DATA PROVIDED.
========================

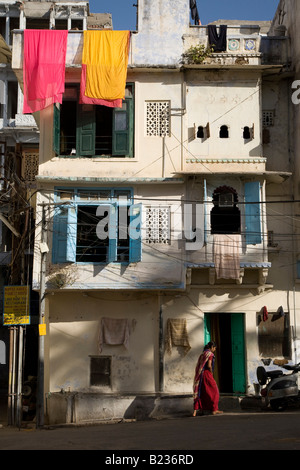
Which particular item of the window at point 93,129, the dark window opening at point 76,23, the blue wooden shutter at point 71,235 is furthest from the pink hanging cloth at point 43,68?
the dark window opening at point 76,23

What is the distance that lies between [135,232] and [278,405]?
656 cm

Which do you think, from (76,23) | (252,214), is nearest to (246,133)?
(252,214)

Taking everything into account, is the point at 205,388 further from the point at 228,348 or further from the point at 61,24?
the point at 61,24

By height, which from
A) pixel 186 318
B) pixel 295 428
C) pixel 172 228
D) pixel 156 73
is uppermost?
pixel 156 73

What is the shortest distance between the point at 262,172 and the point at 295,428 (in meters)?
9.67

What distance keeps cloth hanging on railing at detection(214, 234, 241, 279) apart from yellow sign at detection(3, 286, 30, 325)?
220 inches

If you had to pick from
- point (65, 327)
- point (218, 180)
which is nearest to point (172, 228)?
point (218, 180)

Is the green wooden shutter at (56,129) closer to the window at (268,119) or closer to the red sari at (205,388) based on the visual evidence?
the window at (268,119)

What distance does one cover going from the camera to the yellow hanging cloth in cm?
1731

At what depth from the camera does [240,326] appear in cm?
1766

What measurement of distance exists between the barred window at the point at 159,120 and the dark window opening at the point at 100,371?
700cm

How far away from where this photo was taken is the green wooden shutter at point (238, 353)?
1731cm

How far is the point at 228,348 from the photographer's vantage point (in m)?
18.1
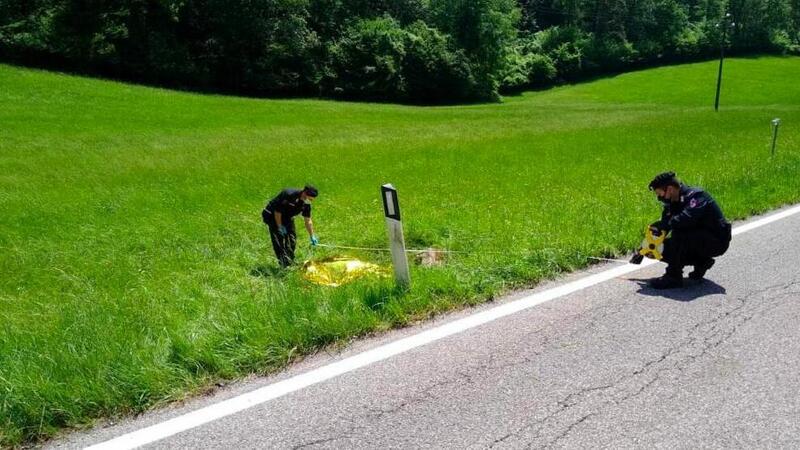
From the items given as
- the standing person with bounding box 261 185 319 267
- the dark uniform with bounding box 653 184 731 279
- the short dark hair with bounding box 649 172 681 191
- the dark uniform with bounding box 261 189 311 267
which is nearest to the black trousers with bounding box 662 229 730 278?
the dark uniform with bounding box 653 184 731 279

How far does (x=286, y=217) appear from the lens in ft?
26.5

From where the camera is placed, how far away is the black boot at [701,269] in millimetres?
5914

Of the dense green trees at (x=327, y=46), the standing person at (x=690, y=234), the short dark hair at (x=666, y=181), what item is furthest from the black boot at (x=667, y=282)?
the dense green trees at (x=327, y=46)

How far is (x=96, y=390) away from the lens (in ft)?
12.3

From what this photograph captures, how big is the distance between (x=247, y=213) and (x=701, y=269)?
29.7 ft

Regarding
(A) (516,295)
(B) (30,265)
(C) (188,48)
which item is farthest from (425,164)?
(C) (188,48)

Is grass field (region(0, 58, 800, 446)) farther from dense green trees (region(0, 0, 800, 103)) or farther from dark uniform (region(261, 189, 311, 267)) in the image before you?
dense green trees (region(0, 0, 800, 103))

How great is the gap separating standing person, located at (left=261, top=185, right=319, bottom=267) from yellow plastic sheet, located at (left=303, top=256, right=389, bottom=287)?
53 cm

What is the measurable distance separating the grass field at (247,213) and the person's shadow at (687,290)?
3.13ft

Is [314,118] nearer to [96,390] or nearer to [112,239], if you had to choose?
[112,239]

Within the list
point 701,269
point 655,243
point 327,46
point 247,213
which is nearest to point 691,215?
point 655,243

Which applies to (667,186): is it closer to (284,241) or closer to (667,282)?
(667,282)

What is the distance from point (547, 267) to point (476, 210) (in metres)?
4.90

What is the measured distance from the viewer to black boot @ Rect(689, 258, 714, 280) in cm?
591
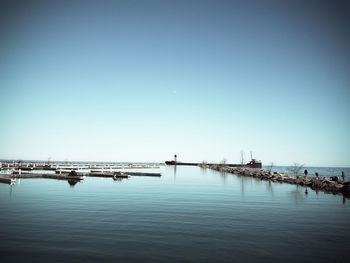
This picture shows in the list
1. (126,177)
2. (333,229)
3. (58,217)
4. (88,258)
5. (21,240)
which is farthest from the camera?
(126,177)

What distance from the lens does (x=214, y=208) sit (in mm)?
18953

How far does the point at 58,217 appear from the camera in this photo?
14859 millimetres

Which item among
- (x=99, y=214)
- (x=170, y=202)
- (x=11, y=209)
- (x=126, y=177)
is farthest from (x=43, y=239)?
(x=126, y=177)

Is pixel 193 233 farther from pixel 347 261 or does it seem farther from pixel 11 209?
pixel 11 209

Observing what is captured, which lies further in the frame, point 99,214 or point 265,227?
point 99,214

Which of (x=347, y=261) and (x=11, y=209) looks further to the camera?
(x=11, y=209)

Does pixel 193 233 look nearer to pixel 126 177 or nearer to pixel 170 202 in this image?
pixel 170 202

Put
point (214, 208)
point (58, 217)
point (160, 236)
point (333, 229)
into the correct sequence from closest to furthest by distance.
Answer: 1. point (160, 236)
2. point (333, 229)
3. point (58, 217)
4. point (214, 208)

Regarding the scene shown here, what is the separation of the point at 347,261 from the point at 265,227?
4.80 meters

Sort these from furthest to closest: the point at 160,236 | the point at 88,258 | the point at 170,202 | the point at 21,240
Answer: the point at 170,202
the point at 160,236
the point at 21,240
the point at 88,258

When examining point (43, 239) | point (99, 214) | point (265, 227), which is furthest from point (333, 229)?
point (43, 239)

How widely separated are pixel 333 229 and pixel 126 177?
40704mm

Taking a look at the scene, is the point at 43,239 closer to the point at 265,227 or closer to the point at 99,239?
the point at 99,239

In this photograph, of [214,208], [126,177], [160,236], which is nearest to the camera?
[160,236]
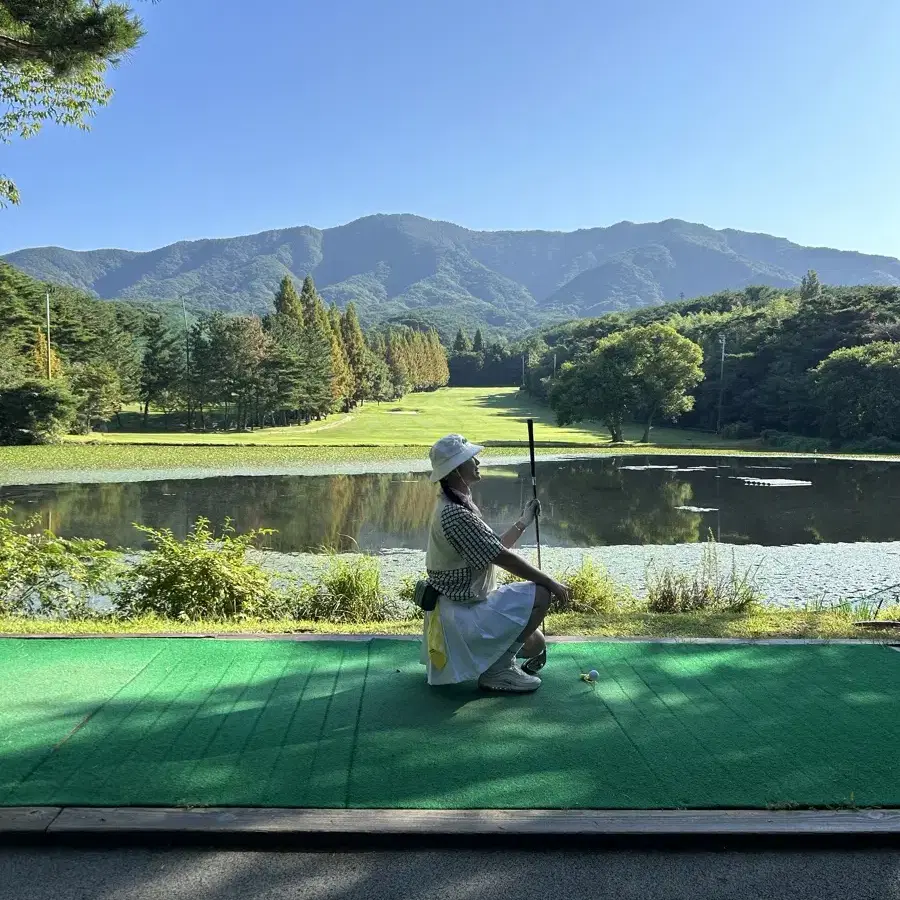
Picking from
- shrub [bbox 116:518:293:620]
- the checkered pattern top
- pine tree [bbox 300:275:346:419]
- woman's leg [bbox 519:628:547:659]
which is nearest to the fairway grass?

========================

PROBLEM DETAILS.
Reproduce the material above in full, exactly, with no images.

ANSWER TO THIS PROBLEM.
Which particular item of the window at point 93,129, the dark window opening at point 76,23, the blue wooden shutter at point 71,235 is furthest from the pink hanging cloth at point 43,68?
the dark window opening at point 76,23

What is the distance that lies between [135,232] and [278,405]?
656 cm

Which do you think, from (76,23) | (252,214), is nearest to (246,133)?
(252,214)

Taking everything into account, is the point at 205,388 further from the point at 228,348 or further from the point at 61,24?
the point at 61,24

By height, which from
A) pixel 186 318
B) pixel 295 428
C) pixel 172 228
D) pixel 156 73
is uppermost?
pixel 156 73

What is the shortest distance between the point at 262,172 and the point at 295,428 (in meters)?
9.67

What distance keeps cloth hanging on railing at detection(214, 234, 241, 279) apart from yellow sign at detection(3, 286, 30, 325)?
220 inches

If you had to pick from
- point (65, 327)
- point (218, 180)
which is nearest to point (172, 228)?
point (218, 180)

Is the green wooden shutter at (56,129) closer to the window at (268,119) or closer to the red sari at (205,388) based on the visual evidence?
the window at (268,119)

What distance does one cover going from the camera to the yellow hanging cloth in cm?
1731

At what depth from the camera does [240,326] appear in cm?
1766

What measurement of distance exists between the barred window at the point at 159,120 and the dark window opening at the point at 100,371?
700cm

How far away from where this photo was taken is the green wooden shutter at point (238, 353)?
1731cm

How far is the point at 228,348 from the photographer's vantage point (in m)?
18.1
From the items given as
- the standing person with bounding box 261 185 319 267
- the dark uniform with bounding box 653 184 731 279
- the short dark hair with bounding box 649 172 681 191
- the dark uniform with bounding box 261 189 311 267
which is nearest to the black trousers with bounding box 662 229 730 278?
the dark uniform with bounding box 653 184 731 279

How far does (x=286, y=217) appear from the lens in ft?
26.5

From where the camera is placed, how far away is the black boot at [701,269] in millimetres?
5914

Of the dense green trees at (x=327, y=46), the standing person at (x=690, y=234), the short dark hair at (x=666, y=181), what item is furthest from the black boot at (x=667, y=282)?
the dense green trees at (x=327, y=46)

How far is (x=96, y=390) away from the lens (in ft)?
12.3

From what this photograph captures, how big is the distance between (x=247, y=213) and (x=701, y=269)?
29.7 ft

Regarding
(A) (516,295)
(B) (30,265)
(C) (188,48)
which item is farthest from (425,164)?
(C) (188,48)

Is grass field (region(0, 58, 800, 446)) farther from dense green trees (region(0, 0, 800, 103)) or farther from dark uniform (region(261, 189, 311, 267)) in the image before you?
dense green trees (region(0, 0, 800, 103))

How great is the gap separating standing person, located at (left=261, top=185, right=319, bottom=267) from yellow plastic sheet, located at (left=303, top=256, right=389, bottom=287)?
53 cm

What is the measurable distance separating the grass field at (247,213) and the person's shadow at (687,290)?
3.13ft

Is [314,118] nearer to [96,390] or nearer to [112,239], if you had to choose?
[112,239]

Within the list
point 701,269
point 655,243
point 327,46
point 247,213
which is nearest to point 691,215?
point 655,243

Which applies to (667,186): is it closer to (284,241) or closer to (667,282)?
(667,282)

What is the distance from point (547, 267) to point (476, 210) (in metres)?
4.90

What is the measured distance from the viewer to black boot @ Rect(689, 258, 714, 280) in cm?
591
This picture shows in the list
1. (126,177)
2. (333,229)
3. (58,217)
4. (88,258)
5. (21,240)
which is farthest from the camera?
(126,177)

What distance from the lens does (x=214, y=208) sit (in mm)?
18953

How far does the point at 58,217 appear from the camera in this photo?
14859 millimetres

Which item among
- (x=99, y=214)
- (x=170, y=202)
- (x=11, y=209)
- (x=126, y=177)
is farthest from (x=43, y=239)?
(x=126, y=177)

Is pixel 193 233 farther from pixel 347 261 or does it seem farther from pixel 11 209?
pixel 11 209

Observing what is captured, which lies further in the frame, point 99,214 or point 265,227?
point 99,214

Which of (x=347, y=261) and (x=11, y=209) looks further to the camera?
(x=11, y=209)

Does pixel 193 233 look nearer to pixel 126 177 or nearer to pixel 170 202 in this image?
pixel 170 202

Put
point (214, 208)
point (58, 217)
point (160, 236)
point (333, 229)
into the correct sequence from closest to furthest by distance.
Answer: 1. point (160, 236)
2. point (333, 229)
3. point (58, 217)
4. point (214, 208)

Regarding the scene shown here, what is the separation of the point at 347,261 from the point at 265,227?
4.80 meters

Sort these from furthest to closest: the point at 160,236 | the point at 88,258 | the point at 170,202 | the point at 21,240
Answer: the point at 170,202
the point at 160,236
the point at 21,240
the point at 88,258

When examining point (43, 239) | point (99, 214) | point (265, 227), which is furthest from point (333, 229)?
point (43, 239)

How widely separated are pixel 333 229 and pixel 126 177?
40704mm

Taking a look at the scene, is the point at 43,239 closer to the point at 265,227 or closer to the point at 99,239?
the point at 99,239

In this photograph, of [214,208], [126,177], [160,236], which is nearest to the camera?
[160,236]
Picking from
- shrub [bbox 116:518:293:620]
- the checkered pattern top
- pine tree [bbox 300:275:346:419]
- woman's leg [bbox 519:628:547:659]
which is nearest to the fairway grass?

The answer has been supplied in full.